Galliard T, Phillips D R
Biochem J. 1971 Sep;124(2):431-8. doi: 10.1042/bj1240431.
A lipoxygenase (EC 1.13.1.13) was partially purified from potato tubers and was shown to differ from previously characterized soya-bean lipoxygenases in the positional specificity and pH characteristics of the oxygenation reaction. The potato enzyme converted linoleic acid almost exclusively (95%) into 9-d-hydroperoxyoctadeca-trans-10,cis-12-dienoic acid. The 13-hydroperoxy isomer was only a minor product (5%). Linolenic acid was an equally effective substrate, which was also oxygenated specifically at the 9-position. The enzyme had a pH optimum at 5.5-6.0 and was inactive at pH9.0. A half-maximal velocity was obtained at a linoleic acid concentration of 0.1mm. No inhibition was observed with EDTA (1mm) and cyanide (1mm) or with p-chloromercuribenzoate (0.2mm). Haemoproteins were not involved in the lipoxygenase activity. The molecular weight of the enzyme was estimated from gel filtration to be approx. 10(5). Preliminary evidence suggested that the enzyme oxygenated the n-10 position of fatty acids containing a penta(n-3, n-6)diene structure.

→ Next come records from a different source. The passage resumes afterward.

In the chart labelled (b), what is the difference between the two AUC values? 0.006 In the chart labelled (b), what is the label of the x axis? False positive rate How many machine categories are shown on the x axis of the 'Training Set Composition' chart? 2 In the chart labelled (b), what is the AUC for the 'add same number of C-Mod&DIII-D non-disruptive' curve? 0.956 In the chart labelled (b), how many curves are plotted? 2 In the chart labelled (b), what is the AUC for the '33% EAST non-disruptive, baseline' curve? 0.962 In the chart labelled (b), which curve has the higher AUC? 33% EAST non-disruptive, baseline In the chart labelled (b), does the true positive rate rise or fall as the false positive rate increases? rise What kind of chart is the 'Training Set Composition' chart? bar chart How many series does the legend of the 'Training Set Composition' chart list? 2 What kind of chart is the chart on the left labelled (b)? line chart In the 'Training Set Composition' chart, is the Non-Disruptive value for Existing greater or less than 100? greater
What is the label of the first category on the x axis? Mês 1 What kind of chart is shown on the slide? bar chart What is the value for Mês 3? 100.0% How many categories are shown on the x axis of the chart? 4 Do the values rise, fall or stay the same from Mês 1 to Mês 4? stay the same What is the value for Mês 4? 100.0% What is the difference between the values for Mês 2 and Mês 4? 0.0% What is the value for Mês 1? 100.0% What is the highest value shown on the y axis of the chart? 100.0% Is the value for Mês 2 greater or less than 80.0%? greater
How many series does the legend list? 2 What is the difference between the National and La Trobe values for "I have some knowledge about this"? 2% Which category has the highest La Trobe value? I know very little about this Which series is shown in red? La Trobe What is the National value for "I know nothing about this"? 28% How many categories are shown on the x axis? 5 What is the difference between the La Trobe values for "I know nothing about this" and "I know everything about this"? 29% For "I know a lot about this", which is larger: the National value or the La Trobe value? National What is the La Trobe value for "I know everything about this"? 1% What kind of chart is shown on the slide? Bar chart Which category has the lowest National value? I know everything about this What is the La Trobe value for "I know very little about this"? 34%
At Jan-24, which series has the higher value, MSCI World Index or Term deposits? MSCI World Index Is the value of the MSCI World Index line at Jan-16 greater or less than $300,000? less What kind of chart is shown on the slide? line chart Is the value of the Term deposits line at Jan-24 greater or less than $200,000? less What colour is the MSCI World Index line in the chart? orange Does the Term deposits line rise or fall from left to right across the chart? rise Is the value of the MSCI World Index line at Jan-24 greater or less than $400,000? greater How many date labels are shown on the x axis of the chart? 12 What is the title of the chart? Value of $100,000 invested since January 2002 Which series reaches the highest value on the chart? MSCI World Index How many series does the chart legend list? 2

从马铃薯块茎中部分纯化出一种脂氧合酶(EC 1.13.1.13),结果表明,该酶在氧化反应的位置特异性和pH特性方面与先前已鉴定的大豆脂氧合酶有所不同。马铃薯酶几乎将亚油酸全部(95%)转化为9-d-氢过氧十八碳-反式-10,顺式-12-二烯酸。13-氢过氧异构体只是次要产物(5%)。亚麻酸是同样有效的底物,它也在9位被特异性氧化。该酶的最适pH为5.5 - 6.0,在pH9.0时无活性。在亚油酸浓度为0.1mm时获得最大反应速度的一半。未观察到EDTA(1mm)、氰化物(1mm)或对氯汞苯甲酸(0.2mm)有抑制作用。血红素蛋白不参与脂氧合酶活性。通过凝胶过滤估计该酶的分子量约为10⁵。初步证据表明,该酶对含有五烯(n-3,n-6)二烯结构的脂肪酸的n-10位进行氧化。